# papa



## xav_orl

Hello!

A Czech friend wrote me this *"pappapa posílám slaďounkou pusinku kam si budeš přát...."* but i don't speak Czech.

What does that mean? i think it sounds like Kisses 

Thanks in anticipation


----------



## ManagaCTAG

Hi, 

it means something like "byeeeeee and a sweatest kiss everywhere you wish..."

That girl / boy (I guess it's a girl, right?) really DOES LIKE YOU!


----------



## xav_orl

haha. Ok thanks.

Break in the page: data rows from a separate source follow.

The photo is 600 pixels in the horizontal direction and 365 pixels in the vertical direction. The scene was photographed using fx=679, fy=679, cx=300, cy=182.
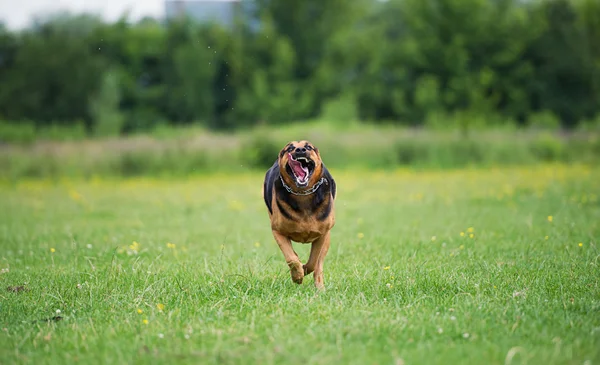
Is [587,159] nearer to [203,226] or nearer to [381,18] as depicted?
[203,226]

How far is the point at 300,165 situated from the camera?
5191 mm

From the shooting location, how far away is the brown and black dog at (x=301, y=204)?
5145 millimetres

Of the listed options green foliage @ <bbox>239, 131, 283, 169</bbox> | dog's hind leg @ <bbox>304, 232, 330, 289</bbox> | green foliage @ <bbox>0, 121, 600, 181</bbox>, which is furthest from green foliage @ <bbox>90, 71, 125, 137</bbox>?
dog's hind leg @ <bbox>304, 232, 330, 289</bbox>

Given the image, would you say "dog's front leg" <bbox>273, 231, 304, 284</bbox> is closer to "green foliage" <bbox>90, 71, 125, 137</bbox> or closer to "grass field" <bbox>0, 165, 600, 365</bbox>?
"grass field" <bbox>0, 165, 600, 365</bbox>

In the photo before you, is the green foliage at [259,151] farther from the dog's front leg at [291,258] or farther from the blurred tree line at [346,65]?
the blurred tree line at [346,65]

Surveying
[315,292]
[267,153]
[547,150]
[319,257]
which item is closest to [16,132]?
[267,153]

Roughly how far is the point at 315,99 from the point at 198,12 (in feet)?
28.7

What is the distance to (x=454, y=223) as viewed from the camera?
31.0 feet

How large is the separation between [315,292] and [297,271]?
0.27 m

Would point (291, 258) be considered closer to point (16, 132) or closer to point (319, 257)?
point (319, 257)

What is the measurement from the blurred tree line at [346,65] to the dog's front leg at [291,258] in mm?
33372

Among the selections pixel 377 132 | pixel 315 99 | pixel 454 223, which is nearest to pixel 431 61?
pixel 315 99

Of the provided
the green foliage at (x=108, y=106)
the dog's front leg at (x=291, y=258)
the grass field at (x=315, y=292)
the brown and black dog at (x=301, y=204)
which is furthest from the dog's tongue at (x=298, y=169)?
the green foliage at (x=108, y=106)

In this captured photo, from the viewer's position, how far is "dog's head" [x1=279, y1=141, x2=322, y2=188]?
16.6 ft
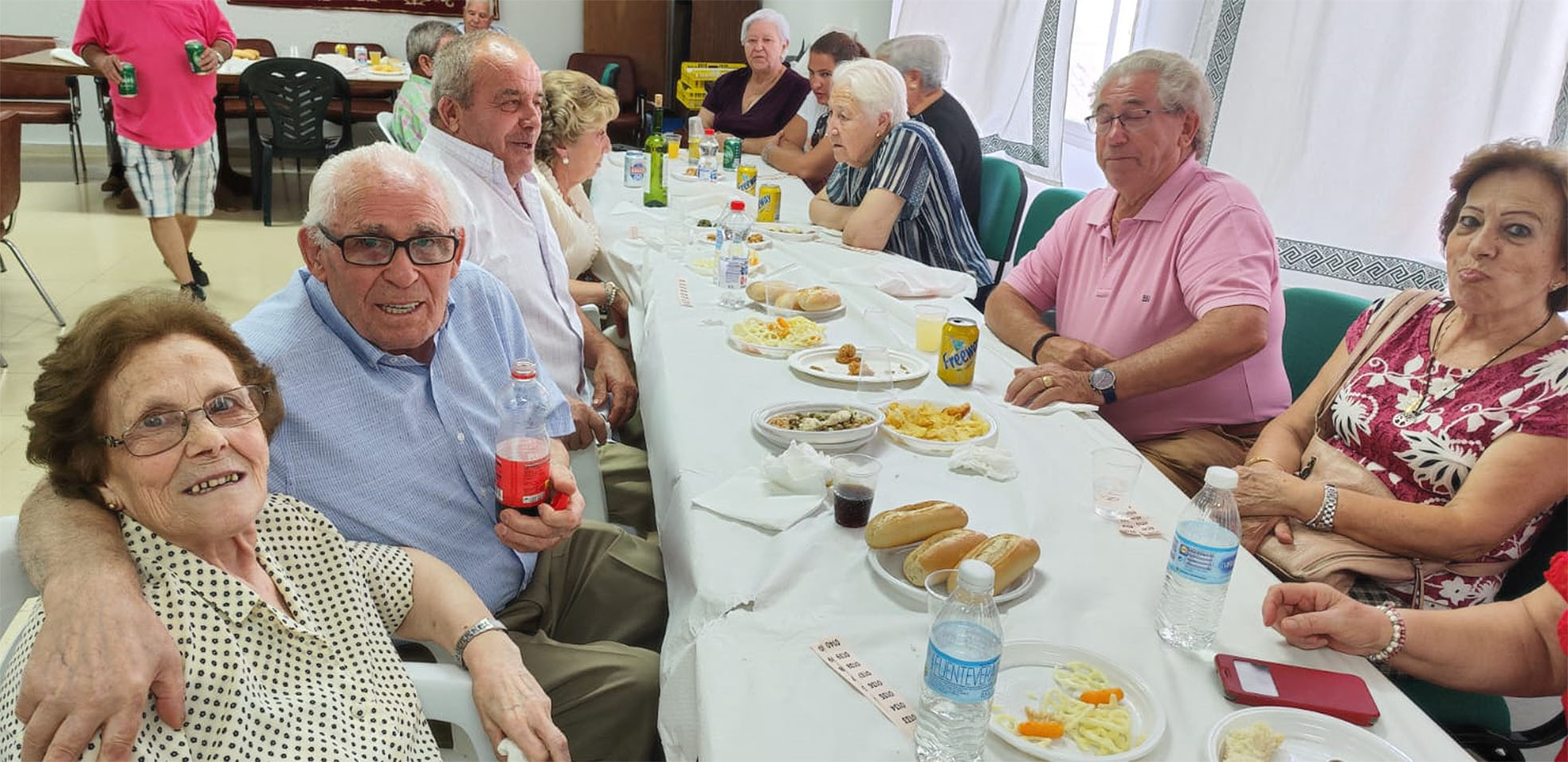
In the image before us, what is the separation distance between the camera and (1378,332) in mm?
1902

Czech girls are crazy...


----------



## capials

sladké sny     sweet dreams  no sweat!


----------



## Plzenak

Capials má pravdu , mělo by to být : "byeeeeee and a *sweet *kiss *anywhere/everywhere* you wish..." 

To bys tomu dal kdyby sweatest  lol.

*EDIT : ( anywhere you wish - kdekoliv si budeš přát , everywhere you wish - všude , kam si budeš přát , wherever you wish - kamkoliv si budeš přát= in czech it doesn´t make such a difference)*


----------



## capials

anywhere you wish=kdekoliv


----------



## slavic_one

Wherever you want.


----------



## capials

Interesting  ,usually you do not contribute to the English debate.
Everywhere was wrong,anywhere is not wrong but on *reflexion * deprecating; wherever is better .
Welcome!


----------



## ManagaCTAG

*sweet* - i'm sorry about that, of course that the kiss is SWEET, it was a typo.

*wherever you want* is incorrect, because the SMS says "prat" = wish


----------



## Nicker

For Czech "papa" there's in BE "ta-ta" = informal goodbye.


----------